DRM is the barbed wire of the media world. Nobody likes it except manufacturers, publishers, producers, and copyright holders … a group which includes, er, me. I’ve been stubborn and lucky enough to have had a clutch of novels published around the world—and, inevitably, pirated. As a “content producer,” I’m generally expected (especially by my publishers) to be a staunch supporter of DRM, and piracy’s sworn enemy.
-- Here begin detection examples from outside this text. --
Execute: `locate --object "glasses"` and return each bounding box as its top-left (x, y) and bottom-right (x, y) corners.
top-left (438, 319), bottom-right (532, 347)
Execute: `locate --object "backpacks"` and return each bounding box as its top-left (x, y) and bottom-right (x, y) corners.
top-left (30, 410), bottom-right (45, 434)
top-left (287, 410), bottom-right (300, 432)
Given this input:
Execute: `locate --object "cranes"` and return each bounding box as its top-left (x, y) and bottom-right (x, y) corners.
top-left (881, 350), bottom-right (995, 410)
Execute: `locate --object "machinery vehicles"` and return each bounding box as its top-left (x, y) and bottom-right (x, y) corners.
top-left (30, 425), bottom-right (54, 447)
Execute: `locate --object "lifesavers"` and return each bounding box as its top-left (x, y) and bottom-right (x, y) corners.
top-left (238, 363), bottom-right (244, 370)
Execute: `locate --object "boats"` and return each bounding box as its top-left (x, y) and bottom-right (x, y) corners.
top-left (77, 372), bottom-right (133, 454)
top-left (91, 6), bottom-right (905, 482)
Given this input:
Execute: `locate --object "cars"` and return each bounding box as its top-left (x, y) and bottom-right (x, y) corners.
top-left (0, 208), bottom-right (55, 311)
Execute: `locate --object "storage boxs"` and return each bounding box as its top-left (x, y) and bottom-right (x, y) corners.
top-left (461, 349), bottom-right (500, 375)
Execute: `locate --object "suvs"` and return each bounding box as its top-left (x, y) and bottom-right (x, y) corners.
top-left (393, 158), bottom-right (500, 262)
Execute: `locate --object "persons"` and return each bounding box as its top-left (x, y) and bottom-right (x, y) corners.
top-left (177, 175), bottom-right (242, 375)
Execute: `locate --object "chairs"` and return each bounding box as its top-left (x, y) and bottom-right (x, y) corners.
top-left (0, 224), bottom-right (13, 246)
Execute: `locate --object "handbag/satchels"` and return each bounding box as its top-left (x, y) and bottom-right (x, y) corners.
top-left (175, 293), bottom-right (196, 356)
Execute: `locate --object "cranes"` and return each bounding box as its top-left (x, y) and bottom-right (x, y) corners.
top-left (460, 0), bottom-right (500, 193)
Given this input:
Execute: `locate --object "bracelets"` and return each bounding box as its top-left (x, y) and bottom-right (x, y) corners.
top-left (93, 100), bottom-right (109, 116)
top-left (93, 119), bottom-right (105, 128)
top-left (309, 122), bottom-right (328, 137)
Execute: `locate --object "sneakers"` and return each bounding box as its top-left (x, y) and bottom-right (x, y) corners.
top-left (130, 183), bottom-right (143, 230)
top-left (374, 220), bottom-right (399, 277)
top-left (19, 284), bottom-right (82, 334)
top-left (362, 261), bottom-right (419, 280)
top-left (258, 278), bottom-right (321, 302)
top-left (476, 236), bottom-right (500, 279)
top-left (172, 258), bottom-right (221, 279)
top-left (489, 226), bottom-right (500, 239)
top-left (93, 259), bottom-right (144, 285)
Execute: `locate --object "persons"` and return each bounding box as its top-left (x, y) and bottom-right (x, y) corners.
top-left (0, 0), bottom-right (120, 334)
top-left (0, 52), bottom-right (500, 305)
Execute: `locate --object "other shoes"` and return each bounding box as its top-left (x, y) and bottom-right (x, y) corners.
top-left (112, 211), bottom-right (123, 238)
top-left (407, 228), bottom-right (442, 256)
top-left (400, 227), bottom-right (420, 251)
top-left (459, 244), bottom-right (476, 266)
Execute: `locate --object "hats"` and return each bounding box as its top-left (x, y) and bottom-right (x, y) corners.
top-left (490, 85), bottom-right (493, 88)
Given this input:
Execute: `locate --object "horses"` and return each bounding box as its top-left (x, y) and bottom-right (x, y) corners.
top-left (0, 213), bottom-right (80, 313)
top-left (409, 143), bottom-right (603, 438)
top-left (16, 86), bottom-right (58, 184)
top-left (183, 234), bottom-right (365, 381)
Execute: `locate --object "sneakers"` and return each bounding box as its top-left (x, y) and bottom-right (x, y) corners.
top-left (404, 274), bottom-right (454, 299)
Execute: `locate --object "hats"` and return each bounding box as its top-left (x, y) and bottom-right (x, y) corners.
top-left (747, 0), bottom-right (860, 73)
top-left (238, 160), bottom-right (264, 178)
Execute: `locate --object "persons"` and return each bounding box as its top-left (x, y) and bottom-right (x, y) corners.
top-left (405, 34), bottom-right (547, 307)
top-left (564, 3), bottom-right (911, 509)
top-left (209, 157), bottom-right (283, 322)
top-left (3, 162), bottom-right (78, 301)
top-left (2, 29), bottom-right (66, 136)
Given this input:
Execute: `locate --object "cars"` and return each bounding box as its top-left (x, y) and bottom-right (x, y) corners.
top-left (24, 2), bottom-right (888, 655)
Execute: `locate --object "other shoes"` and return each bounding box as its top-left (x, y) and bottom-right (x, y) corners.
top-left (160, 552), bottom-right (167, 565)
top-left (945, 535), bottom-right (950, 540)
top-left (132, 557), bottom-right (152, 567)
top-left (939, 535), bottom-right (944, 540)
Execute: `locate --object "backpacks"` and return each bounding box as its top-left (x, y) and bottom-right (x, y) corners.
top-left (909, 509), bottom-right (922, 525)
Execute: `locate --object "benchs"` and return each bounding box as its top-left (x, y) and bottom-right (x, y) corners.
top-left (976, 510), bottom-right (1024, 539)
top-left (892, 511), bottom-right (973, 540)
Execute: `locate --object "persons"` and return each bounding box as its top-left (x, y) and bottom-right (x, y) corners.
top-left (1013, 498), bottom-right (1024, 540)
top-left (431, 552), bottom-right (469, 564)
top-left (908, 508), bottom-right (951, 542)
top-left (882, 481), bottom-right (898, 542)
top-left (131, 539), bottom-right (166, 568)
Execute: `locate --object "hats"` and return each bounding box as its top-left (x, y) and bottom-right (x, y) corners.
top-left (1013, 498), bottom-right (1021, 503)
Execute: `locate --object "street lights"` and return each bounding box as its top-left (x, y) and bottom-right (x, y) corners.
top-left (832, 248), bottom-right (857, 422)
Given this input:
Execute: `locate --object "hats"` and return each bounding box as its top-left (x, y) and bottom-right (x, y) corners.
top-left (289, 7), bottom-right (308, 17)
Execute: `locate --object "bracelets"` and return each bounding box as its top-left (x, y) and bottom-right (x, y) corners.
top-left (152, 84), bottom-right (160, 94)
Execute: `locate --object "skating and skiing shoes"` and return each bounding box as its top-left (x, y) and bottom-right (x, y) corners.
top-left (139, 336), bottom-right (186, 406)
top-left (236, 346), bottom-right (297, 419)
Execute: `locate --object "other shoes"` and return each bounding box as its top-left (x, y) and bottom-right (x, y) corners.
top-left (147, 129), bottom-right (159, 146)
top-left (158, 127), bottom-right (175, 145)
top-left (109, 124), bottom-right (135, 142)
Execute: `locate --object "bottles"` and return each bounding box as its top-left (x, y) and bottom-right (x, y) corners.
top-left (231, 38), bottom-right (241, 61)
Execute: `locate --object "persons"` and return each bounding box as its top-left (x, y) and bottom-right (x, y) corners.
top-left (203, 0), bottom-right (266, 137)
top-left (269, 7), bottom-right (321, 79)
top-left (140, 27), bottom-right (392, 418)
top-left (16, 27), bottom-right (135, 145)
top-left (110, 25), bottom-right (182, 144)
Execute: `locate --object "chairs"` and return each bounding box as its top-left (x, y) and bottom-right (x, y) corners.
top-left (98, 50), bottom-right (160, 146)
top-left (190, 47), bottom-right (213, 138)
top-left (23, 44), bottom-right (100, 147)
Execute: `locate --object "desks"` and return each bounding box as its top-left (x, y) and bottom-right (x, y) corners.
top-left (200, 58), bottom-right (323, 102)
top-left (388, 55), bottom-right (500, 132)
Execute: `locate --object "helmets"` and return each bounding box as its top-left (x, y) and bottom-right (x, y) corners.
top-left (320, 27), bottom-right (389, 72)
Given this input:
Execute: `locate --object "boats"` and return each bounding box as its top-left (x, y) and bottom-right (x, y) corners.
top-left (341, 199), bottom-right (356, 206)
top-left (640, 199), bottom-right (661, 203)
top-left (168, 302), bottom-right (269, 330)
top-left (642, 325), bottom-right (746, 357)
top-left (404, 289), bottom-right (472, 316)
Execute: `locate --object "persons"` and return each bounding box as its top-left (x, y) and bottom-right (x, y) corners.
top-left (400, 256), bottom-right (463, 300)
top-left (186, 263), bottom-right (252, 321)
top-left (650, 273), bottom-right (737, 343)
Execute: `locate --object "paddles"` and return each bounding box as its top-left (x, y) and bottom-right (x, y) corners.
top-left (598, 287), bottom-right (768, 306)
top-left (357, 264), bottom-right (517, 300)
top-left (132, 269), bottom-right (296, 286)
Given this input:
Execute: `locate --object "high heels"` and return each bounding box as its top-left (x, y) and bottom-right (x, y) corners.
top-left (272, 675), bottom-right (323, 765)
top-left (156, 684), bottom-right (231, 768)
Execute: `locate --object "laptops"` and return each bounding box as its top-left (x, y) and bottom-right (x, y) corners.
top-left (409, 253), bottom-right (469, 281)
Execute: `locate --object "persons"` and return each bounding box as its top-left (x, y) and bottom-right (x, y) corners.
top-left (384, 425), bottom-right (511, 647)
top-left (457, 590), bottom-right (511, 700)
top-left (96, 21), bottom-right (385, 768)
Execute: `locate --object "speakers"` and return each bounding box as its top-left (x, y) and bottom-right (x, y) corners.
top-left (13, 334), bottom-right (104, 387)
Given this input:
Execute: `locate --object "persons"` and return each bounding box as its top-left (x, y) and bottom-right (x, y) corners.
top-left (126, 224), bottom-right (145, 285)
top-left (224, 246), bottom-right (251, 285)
It’s easy to see why. Most of the arguments that echo around the Net in favor of unlimited copying range from “intellectually lazy” to “wilfully deluded.” Yes, musicians make up for much of their piracy losses with performance income, but no, the same is not possible for all other pursuits. Yes, Cory Doctorow does very well, but he’s an extreme outlier who markets himself on one of the world’s most popular blogs and has $10,000 lunches with Mark Shuttleworth. No, “real artists” will not keep at it regardless of whether they’re paid; passion is only loosely correlated with talent, and those who make a full-time living from their work do more and better than they would as hobbyists. Yes, obscurity is any creator’s primary enemy, but that doesn’t make piracy a friend. No, The Pirate Bay is not just like a library or secondhand shop. Yes, all of these arguments sound like “I want the fruits of your years of hard work, but I don’t want to reward you in any meaningful way!” wrapped in an extremely thin rationalization.

Although it pains me to say this, it’s the pirates who are on the right side of history. Empires built on barbed wire inevitably collapse, and the sooner the better; while this one reigns, it perpetuates yesterday’s regimes, and squelches innovation and progress. Is piracy wrong? Yes, but that’s the wrong question. The right question is, which is worse: widespread piracy, or the endless and futile attempt to preserve DRM everywhere? So long live the pirates. Those jerks. Please don’t make me say it again.

Ironically, it’s Apple who gives me hope. Yes, Apple, who—unlike Amazon—refuse to sell DRM-free ebooks. But I take heart in knowing that people have bought billions of songs from iTunes (a clumsy, irritating tool which offers by far the worst user experience of Apple’s entire product suite) even though they could easily have downloaded them for free. Most people don’t want to steal. If we content producers make our goods cheap enough, and the process easy enough, they’ll be willing to buy them. I hope. So I’ve released two of my books under Creative Commons licenses, and I’m trying to talk the major publisher who’s agreed to re-e-publish a third to do so without any DRM. So far they’re reluctant: but it’s a leap of faith that all of today’s defenders of DRM will ultimately have to make.